***** Excerpt to read *****
When it comes to using wrinkle classification systems, like Glogau, Merz or Fitzpatrick, some aesthetic physicians swear by them. Others would rather look at wrinkles as “mild,” “moderate” or “severe.”

American Academy of Facial Plastic and Reconstructive Surgery (AAFPRS) President Fred G. Fedok, M.D., says he uses specific wrinkle scales in his aesthetic practice to ascertain which treatments would be effective and safe in a given patient.

“I use two scales commonly when considering patients for resurfacing procedures — the Glogau and the Fitzpatrick scales,” he says. “I use the Glogau to characterize the patient to help guide the type of treatment and the aggressiveness of treatment. For instance, in patients with a lesser Glogau rating, I expect them to display less photoaging changes compared to those with a higher rating. In those former patients I may consider it most appropriate to do a lighter peel or use a less aggressive laser setting.”

Dr. Fedok says the Fitzpatrick scale tells him about skin type, the amount of melanin in a patient’s skin and the patient’s propensity for pigmentation complications, secondary to resurfacing.

“Those with a lessor Fitzpatrick type, will do well with many types and depths of resurfacing. Those with a higher Fitzpatrick designator will have to be treated quite cautiously,” Dr. Fedok says.

Princeton, N.J. plastic surgeon Adam Hamawy, M.D., says his scale of choice is the Glogau Wrinkle Scale, because it offers a good global assessment of the face.

“When I need to get more specific, I use the Merz scale for the specific region of the face,” Dr. Hamawy says.

But like many doctors who do aesthetic procedures, Dr. Hamawy thinks wrinkle scales are not used much in clinical practice.

“Scales are usually used to provide objective quantification of improvement in facial wrinkles after injection of a neurotoxin like Botox or a filler. They are most useful in research when assessing how effective an injectable treatment is. They are not typically used in routine, everyday clinical evaluations or treatments,” Dr. Hamawy says.
***** Dataset records *****
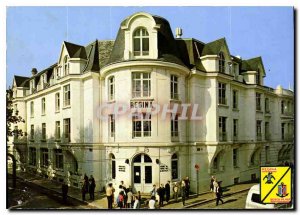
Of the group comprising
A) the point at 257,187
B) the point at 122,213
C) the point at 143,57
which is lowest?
the point at 122,213

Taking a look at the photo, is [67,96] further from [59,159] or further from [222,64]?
[222,64]

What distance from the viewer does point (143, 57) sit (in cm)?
744

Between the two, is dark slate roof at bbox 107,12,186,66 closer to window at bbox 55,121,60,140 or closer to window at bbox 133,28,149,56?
window at bbox 133,28,149,56

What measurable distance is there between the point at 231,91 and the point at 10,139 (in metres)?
7.29

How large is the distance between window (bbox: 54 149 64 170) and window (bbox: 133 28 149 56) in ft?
13.1

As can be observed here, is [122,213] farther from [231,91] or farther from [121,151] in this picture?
[231,91]

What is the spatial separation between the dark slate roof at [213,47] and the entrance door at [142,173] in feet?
12.5

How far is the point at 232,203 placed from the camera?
7.52 metres

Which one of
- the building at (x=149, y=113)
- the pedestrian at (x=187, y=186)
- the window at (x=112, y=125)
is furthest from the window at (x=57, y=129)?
the pedestrian at (x=187, y=186)

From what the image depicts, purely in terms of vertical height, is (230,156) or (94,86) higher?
(94,86)

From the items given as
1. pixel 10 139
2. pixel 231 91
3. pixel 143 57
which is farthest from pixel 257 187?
pixel 10 139

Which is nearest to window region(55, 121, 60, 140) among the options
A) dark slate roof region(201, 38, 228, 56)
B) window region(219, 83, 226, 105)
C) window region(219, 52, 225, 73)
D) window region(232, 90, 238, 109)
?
dark slate roof region(201, 38, 228, 56)

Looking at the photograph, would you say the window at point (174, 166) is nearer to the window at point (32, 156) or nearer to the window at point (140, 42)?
the window at point (140, 42)
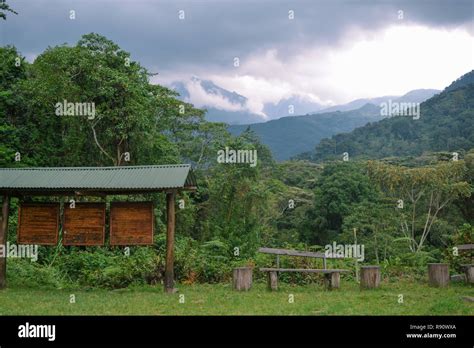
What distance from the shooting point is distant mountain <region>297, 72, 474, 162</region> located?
66562 millimetres

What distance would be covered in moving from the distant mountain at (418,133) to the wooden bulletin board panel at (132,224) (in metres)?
55.8

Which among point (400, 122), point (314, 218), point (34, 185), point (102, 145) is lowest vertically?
point (314, 218)

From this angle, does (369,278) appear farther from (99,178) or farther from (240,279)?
(99,178)

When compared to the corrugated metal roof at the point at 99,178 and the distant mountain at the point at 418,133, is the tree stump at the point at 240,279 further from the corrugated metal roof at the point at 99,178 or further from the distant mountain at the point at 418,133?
the distant mountain at the point at 418,133

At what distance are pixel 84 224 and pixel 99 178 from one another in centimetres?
135

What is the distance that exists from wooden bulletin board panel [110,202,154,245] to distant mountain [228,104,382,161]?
4822 inches

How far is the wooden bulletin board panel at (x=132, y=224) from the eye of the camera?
39.6 ft

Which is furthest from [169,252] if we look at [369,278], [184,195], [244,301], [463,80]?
[463,80]

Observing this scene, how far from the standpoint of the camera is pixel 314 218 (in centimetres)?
3747

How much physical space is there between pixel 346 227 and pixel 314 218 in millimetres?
7923
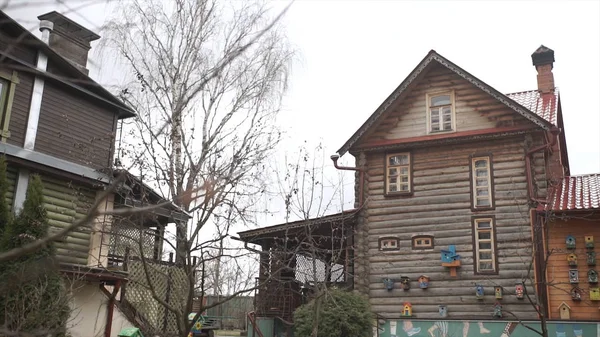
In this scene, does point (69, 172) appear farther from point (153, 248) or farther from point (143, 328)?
point (143, 328)

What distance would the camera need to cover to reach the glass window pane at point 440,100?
19.2 m

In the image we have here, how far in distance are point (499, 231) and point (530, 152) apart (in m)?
2.53

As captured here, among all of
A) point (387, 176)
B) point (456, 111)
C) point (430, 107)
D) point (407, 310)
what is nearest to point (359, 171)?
point (387, 176)

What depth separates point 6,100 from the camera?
46.4 feet

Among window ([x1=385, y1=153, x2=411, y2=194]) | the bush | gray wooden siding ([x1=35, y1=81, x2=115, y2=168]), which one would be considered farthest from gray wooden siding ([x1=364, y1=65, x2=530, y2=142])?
gray wooden siding ([x1=35, y1=81, x2=115, y2=168])

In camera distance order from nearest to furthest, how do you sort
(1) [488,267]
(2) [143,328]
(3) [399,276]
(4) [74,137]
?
(2) [143,328] < (4) [74,137] < (1) [488,267] < (3) [399,276]

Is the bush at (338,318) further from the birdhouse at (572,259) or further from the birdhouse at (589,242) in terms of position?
the birdhouse at (589,242)

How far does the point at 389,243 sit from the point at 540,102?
719 cm

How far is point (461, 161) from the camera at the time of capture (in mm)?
18406

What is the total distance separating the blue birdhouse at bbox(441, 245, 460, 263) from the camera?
1747cm

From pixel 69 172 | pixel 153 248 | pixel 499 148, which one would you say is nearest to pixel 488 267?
pixel 499 148

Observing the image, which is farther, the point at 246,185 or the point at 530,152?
the point at 530,152

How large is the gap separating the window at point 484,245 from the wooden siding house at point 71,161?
9224 millimetres

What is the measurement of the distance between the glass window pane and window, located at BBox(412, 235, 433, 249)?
4.51m
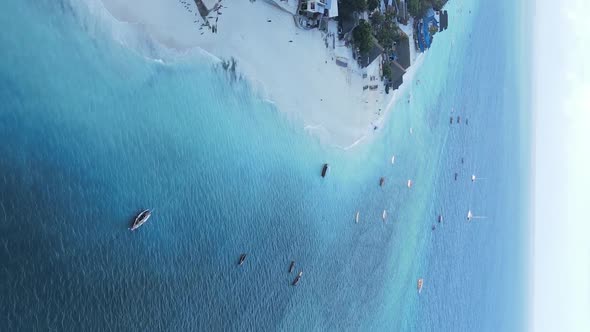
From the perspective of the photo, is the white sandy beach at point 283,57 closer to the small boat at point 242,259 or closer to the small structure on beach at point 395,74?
the small structure on beach at point 395,74

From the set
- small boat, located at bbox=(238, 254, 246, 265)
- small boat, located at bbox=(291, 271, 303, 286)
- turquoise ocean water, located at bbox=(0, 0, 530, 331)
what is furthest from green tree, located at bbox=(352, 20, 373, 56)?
small boat, located at bbox=(238, 254, 246, 265)

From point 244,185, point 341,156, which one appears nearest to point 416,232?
point 341,156

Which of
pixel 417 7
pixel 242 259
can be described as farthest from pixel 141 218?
pixel 417 7

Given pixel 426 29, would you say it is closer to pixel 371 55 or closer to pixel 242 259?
pixel 371 55

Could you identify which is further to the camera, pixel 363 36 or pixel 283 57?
pixel 363 36

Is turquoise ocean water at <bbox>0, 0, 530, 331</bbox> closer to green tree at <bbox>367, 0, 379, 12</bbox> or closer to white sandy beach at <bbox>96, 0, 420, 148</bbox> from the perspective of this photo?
white sandy beach at <bbox>96, 0, 420, 148</bbox>

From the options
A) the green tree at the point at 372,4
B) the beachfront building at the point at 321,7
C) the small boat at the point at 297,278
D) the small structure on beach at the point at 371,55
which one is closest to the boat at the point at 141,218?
the small boat at the point at 297,278
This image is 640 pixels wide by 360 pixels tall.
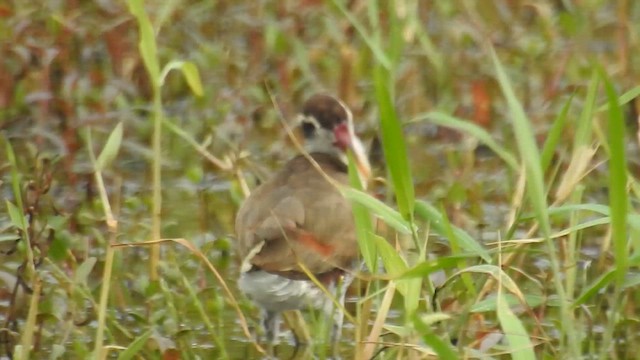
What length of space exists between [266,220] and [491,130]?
243 cm

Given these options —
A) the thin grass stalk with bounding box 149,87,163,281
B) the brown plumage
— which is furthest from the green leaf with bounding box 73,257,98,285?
the brown plumage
*****
__Required work__:
(1) Answer these questions using the article on wrinkle scales:
(a) Which two scales does Dr. Fedok say he commonly uses when considering patients for resurfacing procedures?
(b) In what city does plastic surgeon Adam Hamawy practice?
(c) According to Dr. Hamawy, in what setting are wrinkle scales most useful?
(2) Retype the part of the article on wrinkle scales starting at "Dr. Fedok says the" and ending at "secondary to resurfacing.".

__List of solutions__:
(1)
(a) The Glogau and the Fitzpatrick scales.
(b) Princeton, N.J.
(c) In research, when assessing how effective an injectable treatment is.

(2)
Dr. Fedok says the Fitzpatrick scale tells him about skin type, the amount of melanin in a patient’s skin and the patient’s propensity for pigmentation complications, secondary to resurfacing.